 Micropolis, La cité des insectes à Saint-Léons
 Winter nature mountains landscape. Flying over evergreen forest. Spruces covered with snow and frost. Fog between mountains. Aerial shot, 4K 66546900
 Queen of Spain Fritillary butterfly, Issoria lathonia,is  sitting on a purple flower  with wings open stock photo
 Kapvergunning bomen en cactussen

==

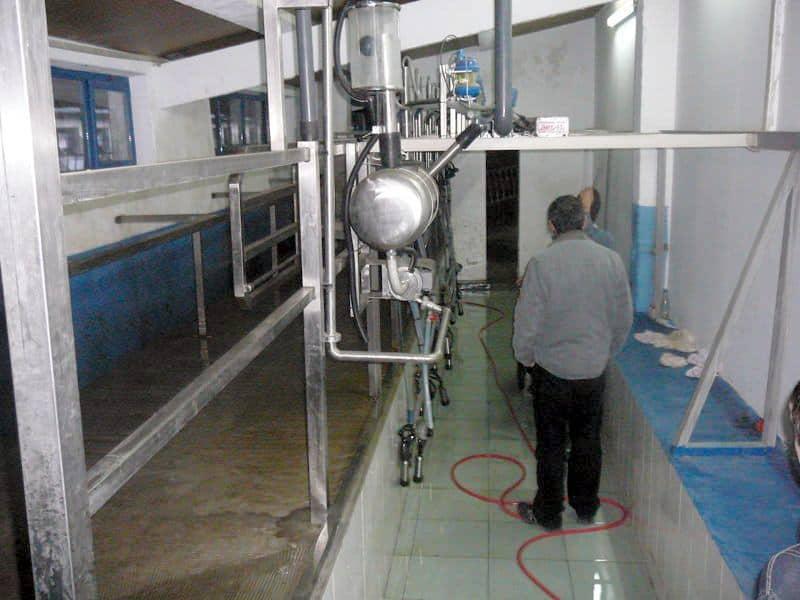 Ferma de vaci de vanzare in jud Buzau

● **Aim of the exercise**: Leave out every line above except those from the line with "Queen of Spain" up to and including the line with "Kapvergunning bomen en cactussen", and copy those exactly.

● **Response to the task**:
 Queen of Spain Fritillary butterfly, Issoria lathonia,is  sitting on a purple flower  with wings open stock photo
 Kapvergunning bomen en cactussen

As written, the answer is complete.